On your second question regarding classical PKU, I think there's sometimes a misunderstanding if the definition of classical PKU is basically patients, children and adults who at some point in their life have a documented phenylalanine level of greater than 1,200 micromolar per liter. They're that going to be at any point in time or could they be lower, but they get a diet control. A very small number of those patients have what's called homozygous no mutation. That means they have on both on no mutation that prevents them from having phenylalanine hydroxylase enzyme. But that is a very small minority of patients.

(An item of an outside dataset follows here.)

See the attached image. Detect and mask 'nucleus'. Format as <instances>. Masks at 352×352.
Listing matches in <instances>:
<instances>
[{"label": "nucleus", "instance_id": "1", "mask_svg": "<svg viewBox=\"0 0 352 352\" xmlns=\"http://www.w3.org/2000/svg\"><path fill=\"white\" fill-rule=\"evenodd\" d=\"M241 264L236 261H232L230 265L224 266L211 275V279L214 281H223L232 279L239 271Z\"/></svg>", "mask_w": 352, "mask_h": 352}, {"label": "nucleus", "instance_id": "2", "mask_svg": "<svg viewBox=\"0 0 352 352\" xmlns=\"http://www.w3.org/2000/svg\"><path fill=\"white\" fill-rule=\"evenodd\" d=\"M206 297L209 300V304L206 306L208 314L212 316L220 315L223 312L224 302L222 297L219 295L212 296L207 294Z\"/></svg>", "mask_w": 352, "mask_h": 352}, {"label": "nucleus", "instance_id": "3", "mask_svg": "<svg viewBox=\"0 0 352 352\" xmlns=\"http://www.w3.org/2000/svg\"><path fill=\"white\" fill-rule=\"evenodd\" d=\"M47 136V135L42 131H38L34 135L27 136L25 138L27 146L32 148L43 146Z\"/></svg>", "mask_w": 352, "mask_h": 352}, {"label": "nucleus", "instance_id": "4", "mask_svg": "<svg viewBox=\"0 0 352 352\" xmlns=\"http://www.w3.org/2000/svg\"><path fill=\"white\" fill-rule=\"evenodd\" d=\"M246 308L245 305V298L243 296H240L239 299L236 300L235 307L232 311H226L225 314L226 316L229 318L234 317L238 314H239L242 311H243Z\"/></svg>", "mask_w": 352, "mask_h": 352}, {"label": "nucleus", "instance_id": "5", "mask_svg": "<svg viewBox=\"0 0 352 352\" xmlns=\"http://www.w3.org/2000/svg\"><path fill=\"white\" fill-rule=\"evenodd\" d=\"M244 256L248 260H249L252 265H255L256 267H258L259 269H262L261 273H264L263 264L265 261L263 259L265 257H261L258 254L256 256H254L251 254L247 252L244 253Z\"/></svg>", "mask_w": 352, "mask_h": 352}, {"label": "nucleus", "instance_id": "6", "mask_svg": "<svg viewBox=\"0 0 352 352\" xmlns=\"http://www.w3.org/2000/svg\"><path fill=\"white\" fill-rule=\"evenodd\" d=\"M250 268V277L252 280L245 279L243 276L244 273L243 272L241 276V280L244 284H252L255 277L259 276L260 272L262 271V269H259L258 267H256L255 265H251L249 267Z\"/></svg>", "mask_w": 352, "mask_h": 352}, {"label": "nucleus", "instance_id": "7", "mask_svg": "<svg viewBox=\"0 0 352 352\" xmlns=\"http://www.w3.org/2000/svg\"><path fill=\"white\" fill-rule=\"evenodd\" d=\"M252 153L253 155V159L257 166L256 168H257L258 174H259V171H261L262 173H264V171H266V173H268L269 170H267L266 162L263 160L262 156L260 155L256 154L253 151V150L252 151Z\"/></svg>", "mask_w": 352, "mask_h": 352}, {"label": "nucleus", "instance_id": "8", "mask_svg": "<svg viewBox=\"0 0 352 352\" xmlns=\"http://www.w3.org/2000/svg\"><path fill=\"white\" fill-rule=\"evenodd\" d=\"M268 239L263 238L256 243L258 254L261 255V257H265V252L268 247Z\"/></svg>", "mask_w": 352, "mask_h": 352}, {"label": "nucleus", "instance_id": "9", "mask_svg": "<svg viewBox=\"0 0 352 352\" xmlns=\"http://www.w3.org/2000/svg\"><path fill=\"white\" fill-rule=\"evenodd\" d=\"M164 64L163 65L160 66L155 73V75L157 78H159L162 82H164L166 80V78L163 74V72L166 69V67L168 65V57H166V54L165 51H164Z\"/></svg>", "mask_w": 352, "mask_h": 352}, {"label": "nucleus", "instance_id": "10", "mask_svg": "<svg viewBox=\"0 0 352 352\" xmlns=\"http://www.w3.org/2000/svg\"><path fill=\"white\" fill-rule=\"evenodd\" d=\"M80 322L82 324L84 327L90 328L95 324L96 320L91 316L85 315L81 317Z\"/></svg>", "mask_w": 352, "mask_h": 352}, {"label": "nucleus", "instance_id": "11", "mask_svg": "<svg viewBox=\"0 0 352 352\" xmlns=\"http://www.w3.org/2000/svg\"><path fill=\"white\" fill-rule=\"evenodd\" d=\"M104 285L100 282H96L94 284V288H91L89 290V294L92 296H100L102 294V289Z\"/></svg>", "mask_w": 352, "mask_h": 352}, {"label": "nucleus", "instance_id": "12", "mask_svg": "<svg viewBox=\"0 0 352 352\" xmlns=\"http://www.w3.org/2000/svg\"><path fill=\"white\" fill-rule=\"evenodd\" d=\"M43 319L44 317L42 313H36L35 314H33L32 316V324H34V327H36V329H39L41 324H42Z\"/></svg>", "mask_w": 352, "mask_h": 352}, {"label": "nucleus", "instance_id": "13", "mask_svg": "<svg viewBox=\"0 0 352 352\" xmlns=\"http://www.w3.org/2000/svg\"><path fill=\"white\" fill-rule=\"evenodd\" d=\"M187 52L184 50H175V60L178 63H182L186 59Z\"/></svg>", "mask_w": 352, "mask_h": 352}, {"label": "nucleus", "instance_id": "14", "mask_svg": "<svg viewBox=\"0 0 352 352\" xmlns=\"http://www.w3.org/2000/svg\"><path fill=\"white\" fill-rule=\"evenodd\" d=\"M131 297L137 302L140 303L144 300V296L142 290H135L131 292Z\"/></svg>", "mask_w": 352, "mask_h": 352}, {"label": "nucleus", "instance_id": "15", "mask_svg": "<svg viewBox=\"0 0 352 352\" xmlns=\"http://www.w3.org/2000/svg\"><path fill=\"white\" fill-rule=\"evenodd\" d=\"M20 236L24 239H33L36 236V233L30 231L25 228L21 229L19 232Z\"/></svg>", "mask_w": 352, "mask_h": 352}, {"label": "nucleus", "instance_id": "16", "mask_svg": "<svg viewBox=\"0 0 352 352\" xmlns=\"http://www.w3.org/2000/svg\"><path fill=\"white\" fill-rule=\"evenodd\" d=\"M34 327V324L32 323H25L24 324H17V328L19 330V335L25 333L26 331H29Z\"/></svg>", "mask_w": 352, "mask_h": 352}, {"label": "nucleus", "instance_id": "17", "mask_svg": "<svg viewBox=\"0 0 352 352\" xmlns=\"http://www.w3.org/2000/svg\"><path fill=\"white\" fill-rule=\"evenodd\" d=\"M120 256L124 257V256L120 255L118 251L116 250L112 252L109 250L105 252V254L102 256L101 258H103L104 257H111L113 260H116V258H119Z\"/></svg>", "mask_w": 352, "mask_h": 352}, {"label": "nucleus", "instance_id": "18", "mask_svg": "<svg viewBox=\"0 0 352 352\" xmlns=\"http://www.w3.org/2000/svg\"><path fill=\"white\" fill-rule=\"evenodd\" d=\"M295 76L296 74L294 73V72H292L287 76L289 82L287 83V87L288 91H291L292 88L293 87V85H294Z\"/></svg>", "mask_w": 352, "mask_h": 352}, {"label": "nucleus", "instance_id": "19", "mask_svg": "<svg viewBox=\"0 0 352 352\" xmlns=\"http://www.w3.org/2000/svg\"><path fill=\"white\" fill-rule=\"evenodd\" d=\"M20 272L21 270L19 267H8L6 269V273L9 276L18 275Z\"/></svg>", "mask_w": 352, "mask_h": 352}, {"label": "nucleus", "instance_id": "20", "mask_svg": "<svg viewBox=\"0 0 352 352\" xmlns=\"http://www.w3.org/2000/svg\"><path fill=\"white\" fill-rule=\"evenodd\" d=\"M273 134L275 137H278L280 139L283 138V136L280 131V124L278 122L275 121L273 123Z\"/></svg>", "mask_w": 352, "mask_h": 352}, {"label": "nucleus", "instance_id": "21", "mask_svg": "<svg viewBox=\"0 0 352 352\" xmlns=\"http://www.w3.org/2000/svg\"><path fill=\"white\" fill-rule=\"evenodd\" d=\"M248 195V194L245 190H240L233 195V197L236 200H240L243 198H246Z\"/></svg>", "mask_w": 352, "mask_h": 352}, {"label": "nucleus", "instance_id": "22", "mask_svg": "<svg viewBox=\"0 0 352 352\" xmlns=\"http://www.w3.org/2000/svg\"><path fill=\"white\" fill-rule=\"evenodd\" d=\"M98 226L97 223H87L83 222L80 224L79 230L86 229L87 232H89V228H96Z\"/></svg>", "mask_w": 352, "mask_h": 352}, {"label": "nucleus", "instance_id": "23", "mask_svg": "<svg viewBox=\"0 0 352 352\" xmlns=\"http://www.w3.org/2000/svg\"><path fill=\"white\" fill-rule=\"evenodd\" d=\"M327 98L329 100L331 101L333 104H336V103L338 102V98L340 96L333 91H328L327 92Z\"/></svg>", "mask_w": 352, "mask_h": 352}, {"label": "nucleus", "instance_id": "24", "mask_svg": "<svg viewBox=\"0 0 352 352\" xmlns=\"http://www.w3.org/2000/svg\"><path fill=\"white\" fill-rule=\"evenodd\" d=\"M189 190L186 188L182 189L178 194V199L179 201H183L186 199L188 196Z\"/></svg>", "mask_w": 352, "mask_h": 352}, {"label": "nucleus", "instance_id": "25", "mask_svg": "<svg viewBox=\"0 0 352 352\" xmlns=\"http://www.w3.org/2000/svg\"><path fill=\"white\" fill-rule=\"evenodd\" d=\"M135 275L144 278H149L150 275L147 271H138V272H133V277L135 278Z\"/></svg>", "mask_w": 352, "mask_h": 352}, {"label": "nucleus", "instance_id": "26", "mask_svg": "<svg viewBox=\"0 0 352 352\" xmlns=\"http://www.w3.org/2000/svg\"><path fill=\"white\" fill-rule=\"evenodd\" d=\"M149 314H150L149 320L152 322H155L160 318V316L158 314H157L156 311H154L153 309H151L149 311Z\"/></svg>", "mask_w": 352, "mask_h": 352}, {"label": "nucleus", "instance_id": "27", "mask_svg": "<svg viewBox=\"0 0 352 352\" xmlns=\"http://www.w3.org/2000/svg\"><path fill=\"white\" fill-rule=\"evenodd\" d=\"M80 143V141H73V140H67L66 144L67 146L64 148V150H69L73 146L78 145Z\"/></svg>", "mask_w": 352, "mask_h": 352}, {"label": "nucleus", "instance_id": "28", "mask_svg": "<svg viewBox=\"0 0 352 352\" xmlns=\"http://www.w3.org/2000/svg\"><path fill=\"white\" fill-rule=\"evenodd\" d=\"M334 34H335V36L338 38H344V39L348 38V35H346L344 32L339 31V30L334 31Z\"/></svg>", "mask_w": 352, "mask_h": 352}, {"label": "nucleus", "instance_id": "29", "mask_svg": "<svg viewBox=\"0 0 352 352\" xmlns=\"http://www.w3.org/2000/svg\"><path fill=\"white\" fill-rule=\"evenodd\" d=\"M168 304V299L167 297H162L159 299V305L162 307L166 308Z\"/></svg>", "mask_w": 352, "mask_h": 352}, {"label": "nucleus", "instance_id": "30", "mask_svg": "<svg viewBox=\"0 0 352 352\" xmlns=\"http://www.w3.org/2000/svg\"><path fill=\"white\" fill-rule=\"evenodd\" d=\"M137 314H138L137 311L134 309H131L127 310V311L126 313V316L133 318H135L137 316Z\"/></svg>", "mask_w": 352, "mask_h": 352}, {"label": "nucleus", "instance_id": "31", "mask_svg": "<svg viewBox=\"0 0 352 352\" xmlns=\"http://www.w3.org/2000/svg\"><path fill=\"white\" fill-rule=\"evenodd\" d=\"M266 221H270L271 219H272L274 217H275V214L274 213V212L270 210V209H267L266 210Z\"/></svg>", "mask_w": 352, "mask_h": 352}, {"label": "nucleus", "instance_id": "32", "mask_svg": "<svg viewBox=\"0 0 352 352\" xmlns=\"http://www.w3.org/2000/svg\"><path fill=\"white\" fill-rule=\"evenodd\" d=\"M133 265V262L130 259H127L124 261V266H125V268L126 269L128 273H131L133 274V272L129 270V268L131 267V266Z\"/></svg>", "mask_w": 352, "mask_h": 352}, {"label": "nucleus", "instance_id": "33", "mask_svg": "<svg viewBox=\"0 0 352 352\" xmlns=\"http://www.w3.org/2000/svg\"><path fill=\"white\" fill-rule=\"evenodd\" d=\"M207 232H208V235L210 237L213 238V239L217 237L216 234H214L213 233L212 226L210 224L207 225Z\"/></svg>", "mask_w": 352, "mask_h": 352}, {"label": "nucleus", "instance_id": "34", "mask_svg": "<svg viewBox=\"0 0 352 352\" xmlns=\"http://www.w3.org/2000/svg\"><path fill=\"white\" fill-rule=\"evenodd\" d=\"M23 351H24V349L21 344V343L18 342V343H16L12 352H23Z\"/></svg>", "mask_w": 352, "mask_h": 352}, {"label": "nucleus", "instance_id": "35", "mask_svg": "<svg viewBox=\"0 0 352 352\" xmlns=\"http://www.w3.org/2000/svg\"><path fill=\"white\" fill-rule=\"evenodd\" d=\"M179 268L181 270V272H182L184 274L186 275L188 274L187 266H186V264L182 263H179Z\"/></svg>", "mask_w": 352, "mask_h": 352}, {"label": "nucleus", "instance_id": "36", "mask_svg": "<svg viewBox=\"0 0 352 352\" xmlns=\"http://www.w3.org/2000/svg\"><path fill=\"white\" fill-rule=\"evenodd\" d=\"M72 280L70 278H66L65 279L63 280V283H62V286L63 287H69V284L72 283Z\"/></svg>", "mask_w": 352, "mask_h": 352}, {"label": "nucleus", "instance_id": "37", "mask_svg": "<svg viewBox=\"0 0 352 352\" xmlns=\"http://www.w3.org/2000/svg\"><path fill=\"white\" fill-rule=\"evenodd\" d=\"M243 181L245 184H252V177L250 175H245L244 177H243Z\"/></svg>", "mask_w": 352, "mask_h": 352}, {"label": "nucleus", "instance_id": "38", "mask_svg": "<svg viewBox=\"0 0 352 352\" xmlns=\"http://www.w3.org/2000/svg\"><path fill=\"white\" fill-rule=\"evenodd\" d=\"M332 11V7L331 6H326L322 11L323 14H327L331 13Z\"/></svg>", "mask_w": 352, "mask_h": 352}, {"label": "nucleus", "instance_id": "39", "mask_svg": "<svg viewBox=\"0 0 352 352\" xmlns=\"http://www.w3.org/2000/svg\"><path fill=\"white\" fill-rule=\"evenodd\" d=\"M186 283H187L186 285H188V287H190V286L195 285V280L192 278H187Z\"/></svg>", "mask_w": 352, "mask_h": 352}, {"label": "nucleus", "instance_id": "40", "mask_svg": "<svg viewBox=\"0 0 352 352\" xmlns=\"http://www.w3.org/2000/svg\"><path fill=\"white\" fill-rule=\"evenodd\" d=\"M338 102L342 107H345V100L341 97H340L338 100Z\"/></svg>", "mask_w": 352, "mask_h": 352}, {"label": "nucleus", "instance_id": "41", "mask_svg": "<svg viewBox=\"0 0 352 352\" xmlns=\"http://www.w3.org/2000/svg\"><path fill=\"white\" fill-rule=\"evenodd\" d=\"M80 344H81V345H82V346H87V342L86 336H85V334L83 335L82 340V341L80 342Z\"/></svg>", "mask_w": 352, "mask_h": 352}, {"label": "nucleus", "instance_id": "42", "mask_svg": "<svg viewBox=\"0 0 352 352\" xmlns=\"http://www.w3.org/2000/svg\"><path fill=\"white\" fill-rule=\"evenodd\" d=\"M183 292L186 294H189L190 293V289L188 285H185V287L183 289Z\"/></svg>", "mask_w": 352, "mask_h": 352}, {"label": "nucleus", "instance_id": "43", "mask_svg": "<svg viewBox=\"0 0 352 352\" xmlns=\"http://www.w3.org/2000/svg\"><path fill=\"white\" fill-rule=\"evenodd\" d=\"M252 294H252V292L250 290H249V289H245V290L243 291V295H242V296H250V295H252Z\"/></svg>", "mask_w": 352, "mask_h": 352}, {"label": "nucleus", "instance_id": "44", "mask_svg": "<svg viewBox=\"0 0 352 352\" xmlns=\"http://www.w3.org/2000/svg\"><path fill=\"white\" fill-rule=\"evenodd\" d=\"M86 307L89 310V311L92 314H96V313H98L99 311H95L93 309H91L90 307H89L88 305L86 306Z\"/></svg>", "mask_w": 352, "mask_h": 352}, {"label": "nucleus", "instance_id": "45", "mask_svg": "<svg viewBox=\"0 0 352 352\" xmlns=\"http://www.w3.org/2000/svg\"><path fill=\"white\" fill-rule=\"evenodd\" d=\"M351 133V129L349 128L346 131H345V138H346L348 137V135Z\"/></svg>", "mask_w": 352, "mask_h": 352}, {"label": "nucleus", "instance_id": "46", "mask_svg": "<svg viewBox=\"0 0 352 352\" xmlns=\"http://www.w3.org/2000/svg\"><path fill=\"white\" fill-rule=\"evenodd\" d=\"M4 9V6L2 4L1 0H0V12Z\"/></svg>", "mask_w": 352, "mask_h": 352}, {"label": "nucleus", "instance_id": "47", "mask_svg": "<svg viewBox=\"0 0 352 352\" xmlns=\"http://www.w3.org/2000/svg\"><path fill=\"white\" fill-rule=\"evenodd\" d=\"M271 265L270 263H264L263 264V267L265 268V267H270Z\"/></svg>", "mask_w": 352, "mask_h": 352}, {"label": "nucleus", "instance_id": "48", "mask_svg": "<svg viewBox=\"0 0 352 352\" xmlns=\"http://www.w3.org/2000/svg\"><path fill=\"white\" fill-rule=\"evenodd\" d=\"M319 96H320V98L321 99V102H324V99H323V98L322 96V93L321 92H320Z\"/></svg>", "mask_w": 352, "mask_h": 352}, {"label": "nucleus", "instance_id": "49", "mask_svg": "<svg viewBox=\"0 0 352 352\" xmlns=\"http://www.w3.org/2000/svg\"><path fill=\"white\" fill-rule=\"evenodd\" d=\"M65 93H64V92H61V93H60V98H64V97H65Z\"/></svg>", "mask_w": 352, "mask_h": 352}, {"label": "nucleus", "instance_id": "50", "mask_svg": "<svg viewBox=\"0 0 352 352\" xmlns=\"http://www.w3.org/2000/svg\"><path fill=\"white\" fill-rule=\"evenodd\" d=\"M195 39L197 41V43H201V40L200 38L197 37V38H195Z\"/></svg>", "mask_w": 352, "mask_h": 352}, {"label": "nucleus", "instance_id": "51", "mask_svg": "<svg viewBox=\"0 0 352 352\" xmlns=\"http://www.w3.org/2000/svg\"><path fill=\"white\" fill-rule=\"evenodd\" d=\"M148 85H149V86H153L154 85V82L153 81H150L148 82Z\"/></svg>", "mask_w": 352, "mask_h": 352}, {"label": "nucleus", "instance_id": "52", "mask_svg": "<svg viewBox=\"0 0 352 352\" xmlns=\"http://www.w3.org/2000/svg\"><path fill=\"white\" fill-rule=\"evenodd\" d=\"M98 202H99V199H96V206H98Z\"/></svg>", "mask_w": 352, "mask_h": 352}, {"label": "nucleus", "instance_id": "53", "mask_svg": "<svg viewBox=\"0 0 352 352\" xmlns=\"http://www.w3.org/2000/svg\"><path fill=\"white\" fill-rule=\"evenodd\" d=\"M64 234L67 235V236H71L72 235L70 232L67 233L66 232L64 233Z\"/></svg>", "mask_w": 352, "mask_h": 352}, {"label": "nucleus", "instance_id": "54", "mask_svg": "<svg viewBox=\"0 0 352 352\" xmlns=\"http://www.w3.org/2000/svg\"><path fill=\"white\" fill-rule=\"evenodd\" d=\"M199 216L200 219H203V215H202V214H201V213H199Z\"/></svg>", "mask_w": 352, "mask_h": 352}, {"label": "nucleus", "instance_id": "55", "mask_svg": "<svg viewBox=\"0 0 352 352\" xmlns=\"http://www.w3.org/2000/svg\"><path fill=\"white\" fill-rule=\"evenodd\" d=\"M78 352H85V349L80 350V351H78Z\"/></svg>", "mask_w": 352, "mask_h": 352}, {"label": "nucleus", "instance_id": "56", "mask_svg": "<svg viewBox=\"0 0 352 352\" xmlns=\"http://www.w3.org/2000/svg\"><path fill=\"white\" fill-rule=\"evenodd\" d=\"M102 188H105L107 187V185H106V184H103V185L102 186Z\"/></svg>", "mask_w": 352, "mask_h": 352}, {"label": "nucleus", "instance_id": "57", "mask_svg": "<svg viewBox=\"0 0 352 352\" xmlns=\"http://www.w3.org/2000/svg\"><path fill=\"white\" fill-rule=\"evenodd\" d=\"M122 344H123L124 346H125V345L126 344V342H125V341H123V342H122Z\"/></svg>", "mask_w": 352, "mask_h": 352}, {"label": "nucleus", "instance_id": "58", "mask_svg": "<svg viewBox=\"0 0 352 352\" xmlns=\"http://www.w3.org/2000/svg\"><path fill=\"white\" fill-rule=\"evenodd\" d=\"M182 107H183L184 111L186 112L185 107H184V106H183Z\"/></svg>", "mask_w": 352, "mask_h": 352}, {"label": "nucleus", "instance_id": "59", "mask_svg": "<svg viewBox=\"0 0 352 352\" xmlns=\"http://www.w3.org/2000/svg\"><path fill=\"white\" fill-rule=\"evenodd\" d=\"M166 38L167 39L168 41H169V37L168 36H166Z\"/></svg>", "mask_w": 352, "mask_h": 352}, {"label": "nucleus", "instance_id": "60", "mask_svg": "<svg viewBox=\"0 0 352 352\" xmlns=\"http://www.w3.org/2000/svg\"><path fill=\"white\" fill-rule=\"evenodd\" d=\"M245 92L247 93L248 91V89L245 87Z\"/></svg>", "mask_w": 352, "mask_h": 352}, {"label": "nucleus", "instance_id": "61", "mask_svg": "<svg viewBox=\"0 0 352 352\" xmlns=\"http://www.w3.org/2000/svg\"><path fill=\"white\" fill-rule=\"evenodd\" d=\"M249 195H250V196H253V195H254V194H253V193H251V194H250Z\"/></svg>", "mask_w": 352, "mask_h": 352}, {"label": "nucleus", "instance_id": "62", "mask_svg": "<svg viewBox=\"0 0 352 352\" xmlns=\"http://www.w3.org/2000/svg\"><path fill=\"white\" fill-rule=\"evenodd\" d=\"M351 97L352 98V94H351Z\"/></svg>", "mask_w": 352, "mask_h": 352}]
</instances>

And therefore, the remainder of the classical PKU patients have functional enzyme. Obviously, it's severely affected by the mutation and has no function. Sepiapterin is, as you pointed a precursor of BH4, which is the cofactor for the enzyme. It also has a second function, which is a chaperone function, which stabilizes the confirmation of the PAH enzyme. And therefore, we believe that's why we're seeing what we've seen in classical PKU patients in our studies, which is a significant fact.
In fact, in the AFFINITY trial in the subset of classical PKU patients, we had a mean phenylalanine reduction of 69%, that is actually a greater magnitude of production than was observed in the overall population. So certainly, signifying that sepiapterin can play an important role for these patients. Similarly, as we've included -- we've seen patients going to the open label extension and participate in Phe tolerance protocol, we are seeing classical PKU patients that is defined as classical PKU patients being able to mineralize their diet and maintain control of phenylalanine. So all of that really speaks to the importance of sepiapterin and a potentially really important role to have all patients with PKU, including those classical patients who are tend to be the most severe.